05.08.2020 15:53 |

Branchenexperte warnt:

„Deutsche Autobauer werden 100.000 Jobs streichen“

Branchenexperte Ferdinand Dudenhöffer erwartet in der deutschen Autoindustrie den „Abbau von 100.000 Arbeitsplätzen“. Die Nachfrage in Europa und Amerika breche dieses Jahr massiv ein, die Produktion in Europa dürfte um ein Viertel auf zwölf Millionen Autos fallen. Damit gebe es Überkapazitäten für sieben Millionen Fahrzeuge, schrieb der Professor in einer am Mittwoch veröffentlichten Studie.

„Dass diese Kostenbelastungen über längere Zeiten mitgeschleppt werden, ist äußerst unrealistisch, denn hohe längere Verlustperioden kann man sich im hart umkämpften Automarkt nicht leisten“, heißt es darin. Die Autobauer hatten ihre Fabriken im zweiten Quartal rund um die Welt wegen der Folgen der Coronavirus-Pandemie wochenlang stillgelegt, auch weil die Autohäuser während des Lockdowns schließen mussten und die Händler keine Autos verkaufen konnten. Abrufe bei den Zulieferern wurden ebenfalls auf Eis gelegt.

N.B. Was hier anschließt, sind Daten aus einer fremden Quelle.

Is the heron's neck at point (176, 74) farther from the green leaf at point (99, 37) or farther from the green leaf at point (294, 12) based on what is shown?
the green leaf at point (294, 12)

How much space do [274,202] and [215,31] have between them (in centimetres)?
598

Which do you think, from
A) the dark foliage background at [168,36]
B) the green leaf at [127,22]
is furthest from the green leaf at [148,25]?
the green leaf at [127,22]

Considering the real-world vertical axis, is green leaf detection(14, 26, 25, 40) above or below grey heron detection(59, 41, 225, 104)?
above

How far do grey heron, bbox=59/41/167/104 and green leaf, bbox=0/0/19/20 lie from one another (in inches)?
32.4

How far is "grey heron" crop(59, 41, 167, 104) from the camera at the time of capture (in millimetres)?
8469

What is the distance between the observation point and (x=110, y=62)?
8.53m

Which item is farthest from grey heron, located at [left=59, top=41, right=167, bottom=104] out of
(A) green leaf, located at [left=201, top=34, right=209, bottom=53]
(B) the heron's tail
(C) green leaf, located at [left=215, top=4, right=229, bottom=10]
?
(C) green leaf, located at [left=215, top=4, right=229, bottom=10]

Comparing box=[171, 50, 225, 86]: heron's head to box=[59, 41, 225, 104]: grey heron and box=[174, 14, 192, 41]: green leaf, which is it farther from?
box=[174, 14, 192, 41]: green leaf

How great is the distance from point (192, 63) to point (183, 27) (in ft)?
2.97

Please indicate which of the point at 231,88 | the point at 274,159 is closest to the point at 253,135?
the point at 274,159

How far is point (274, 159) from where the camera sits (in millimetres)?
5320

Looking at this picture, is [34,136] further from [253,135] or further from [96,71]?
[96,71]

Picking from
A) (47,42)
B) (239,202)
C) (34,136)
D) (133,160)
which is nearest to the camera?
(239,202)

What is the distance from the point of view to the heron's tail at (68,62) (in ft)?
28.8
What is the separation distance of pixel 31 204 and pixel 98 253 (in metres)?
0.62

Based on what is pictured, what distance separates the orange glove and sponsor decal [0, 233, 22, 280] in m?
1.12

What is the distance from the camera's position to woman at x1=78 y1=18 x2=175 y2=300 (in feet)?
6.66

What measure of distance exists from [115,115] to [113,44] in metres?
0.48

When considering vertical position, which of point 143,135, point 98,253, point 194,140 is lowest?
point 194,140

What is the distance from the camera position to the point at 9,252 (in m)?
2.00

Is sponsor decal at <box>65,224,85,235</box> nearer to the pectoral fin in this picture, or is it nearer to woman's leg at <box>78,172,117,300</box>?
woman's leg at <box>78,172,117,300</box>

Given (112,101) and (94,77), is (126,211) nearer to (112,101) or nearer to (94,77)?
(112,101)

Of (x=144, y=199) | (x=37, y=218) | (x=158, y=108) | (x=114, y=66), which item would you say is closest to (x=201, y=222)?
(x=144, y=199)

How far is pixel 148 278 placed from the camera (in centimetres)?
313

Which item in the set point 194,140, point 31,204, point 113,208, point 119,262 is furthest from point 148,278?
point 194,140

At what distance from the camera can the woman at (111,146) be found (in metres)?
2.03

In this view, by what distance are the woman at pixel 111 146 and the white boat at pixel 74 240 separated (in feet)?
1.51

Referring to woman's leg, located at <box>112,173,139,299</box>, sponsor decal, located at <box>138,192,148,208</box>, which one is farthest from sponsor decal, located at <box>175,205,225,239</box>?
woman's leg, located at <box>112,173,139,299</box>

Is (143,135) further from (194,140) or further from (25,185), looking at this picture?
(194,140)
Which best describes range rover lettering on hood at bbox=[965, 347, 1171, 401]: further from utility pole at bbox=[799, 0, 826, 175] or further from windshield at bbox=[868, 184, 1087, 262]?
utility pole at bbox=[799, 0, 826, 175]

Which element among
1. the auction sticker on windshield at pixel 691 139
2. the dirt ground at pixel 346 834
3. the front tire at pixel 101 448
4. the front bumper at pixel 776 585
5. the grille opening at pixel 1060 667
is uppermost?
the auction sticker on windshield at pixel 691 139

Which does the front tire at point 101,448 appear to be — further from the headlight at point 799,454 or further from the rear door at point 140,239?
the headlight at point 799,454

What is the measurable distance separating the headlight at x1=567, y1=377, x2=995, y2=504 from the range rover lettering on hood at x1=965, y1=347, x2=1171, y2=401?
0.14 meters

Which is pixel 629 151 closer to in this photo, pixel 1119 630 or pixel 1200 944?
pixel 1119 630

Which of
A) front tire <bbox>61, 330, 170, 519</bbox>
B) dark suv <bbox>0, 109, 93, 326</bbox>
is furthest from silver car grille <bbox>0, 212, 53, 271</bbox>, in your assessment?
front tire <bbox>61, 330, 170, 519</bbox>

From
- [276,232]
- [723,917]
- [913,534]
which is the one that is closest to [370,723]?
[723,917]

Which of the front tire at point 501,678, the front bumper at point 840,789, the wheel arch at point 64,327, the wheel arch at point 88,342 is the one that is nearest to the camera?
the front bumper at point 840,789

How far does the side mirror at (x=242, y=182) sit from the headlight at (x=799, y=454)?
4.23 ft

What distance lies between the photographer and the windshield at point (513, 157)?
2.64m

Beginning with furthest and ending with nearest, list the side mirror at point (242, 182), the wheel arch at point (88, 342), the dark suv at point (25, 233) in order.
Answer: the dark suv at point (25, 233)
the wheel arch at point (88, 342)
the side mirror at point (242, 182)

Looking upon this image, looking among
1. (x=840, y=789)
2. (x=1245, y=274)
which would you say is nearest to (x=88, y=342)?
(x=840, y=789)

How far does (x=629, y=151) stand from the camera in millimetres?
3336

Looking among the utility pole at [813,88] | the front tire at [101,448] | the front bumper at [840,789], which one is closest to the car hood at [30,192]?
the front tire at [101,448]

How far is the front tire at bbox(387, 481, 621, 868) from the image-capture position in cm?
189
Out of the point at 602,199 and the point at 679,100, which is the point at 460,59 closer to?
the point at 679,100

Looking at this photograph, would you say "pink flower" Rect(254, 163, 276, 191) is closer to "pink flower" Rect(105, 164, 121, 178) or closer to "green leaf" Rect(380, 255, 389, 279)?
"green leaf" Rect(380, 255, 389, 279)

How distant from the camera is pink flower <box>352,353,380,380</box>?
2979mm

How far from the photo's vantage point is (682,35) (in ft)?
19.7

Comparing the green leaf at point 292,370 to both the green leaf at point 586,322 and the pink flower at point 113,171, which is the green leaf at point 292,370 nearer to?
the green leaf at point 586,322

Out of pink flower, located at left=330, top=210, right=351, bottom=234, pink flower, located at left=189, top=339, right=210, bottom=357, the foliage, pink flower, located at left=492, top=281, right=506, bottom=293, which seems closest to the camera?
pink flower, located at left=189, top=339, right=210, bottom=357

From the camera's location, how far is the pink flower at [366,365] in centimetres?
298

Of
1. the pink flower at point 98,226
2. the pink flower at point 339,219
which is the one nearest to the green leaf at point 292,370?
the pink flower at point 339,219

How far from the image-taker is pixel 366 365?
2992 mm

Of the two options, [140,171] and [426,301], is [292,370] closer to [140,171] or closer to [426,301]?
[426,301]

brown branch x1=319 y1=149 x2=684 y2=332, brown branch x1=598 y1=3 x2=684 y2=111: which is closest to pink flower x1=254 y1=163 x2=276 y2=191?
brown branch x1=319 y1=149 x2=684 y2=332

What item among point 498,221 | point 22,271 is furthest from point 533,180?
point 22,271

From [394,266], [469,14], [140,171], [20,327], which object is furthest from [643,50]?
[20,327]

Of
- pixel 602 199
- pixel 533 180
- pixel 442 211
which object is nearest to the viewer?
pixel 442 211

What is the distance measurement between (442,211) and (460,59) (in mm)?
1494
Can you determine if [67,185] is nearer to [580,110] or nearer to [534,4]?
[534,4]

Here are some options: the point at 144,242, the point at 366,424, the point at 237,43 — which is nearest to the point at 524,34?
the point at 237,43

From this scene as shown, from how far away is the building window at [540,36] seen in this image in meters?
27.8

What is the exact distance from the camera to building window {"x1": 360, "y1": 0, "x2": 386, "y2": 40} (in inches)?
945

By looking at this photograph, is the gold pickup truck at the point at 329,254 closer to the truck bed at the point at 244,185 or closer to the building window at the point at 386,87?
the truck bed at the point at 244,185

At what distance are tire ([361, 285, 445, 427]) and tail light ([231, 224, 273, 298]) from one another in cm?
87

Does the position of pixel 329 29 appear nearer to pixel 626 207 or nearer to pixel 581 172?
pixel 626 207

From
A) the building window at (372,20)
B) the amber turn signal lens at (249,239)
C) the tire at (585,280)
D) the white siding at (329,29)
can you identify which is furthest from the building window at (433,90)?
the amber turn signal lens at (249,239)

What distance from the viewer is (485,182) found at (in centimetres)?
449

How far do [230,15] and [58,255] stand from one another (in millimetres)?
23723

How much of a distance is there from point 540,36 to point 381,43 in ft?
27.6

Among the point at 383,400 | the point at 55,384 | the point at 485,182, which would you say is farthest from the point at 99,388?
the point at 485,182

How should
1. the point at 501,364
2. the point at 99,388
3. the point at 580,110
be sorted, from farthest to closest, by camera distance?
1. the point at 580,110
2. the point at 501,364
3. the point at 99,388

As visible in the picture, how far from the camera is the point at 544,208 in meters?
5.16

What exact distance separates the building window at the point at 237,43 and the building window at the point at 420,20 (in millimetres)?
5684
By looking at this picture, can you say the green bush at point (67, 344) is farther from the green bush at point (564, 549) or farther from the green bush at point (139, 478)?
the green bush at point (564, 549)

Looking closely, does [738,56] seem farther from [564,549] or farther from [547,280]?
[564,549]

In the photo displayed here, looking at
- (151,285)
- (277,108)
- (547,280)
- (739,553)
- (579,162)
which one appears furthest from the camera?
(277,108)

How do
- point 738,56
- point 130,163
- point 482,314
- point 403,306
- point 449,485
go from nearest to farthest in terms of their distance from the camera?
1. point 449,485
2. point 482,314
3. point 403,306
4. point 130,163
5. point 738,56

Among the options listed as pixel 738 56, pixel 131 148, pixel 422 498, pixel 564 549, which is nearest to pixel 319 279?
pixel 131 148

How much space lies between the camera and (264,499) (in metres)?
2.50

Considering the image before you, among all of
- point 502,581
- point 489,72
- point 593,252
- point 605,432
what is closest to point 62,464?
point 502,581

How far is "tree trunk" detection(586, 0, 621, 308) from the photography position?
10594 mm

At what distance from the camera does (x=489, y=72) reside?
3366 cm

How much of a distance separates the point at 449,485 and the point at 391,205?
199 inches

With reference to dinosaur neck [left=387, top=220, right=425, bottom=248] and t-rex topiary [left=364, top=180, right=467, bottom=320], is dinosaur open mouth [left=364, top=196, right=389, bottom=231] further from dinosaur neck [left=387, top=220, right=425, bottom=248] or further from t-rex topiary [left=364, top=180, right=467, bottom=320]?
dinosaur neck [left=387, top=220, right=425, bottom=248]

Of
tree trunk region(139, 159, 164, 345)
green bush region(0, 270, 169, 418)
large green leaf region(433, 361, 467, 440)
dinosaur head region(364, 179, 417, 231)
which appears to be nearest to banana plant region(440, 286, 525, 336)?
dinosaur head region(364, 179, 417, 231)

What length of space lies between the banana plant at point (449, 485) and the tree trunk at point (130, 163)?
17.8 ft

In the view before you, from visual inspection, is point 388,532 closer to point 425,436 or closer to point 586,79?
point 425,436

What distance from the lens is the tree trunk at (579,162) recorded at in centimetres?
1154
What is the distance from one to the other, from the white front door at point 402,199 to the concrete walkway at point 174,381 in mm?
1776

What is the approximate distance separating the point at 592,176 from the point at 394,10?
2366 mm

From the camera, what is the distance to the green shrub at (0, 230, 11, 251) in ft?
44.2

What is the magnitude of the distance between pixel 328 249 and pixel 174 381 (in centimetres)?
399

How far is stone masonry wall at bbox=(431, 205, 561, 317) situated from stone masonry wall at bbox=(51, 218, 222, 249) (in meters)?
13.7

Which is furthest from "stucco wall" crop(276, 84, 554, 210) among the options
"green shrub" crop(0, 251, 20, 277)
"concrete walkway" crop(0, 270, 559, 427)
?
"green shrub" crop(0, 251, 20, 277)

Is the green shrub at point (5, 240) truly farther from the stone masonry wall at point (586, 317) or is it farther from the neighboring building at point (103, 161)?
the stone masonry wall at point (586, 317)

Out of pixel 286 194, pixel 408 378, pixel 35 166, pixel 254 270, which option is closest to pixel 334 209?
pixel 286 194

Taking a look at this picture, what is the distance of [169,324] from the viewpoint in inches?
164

BMW mit erstem Verlust seit elf Jahren
Der Absatzrückgang infolge der Covid-19-Pandemie hat selbst den erfolgsverwöhnten Autobauer BMW im zweiten Quartal stark belastet. Der Münchner Konzern verzeichnete einen Verlust in Höhe von 212 Millionen Euro, wie er am Mittwoch mitteilte. „In dieser relativ kurzen Zeit ist es der höchste Quartalsverlust“, sagte Finanzvorstand Nicolas Peter am Mittwoch mit Blick auf die mehr als 100-jährige Firmengeschichte. Insgesamt schrieb BMW mit diesem Fehlbetrag seinen ersten Vorsteuerverlust seit der Finanzkrise vor elf Jahren. Im Vorjahreszeitraum machte das Unternehmen noch knapp 1,5 Milliarden Euro Gewinn. Für das Gesamtjahr rechnet BMW mit einem Vorsteuergewinn deutlich unter Vorjahresniveau.

Nur Tesla machte Gewinn
Während BMW sich mit seinen Verlusten neben weiteren traditionellen Autoherstellern wie Daimler, Volkswagen und Renault einreiht, stach der Rivale Tesla im vergangenen Vierteljahr mit seinem vierten Quartalsgewinn in Folge hervor. Der aufstrebende Elektroauto-Pionier aus den USA, der künftig auch in Deutschland produzieren will, verdiente von April bis Juni trotz eines Umsatzrückgangs 104 Millionen Dollar.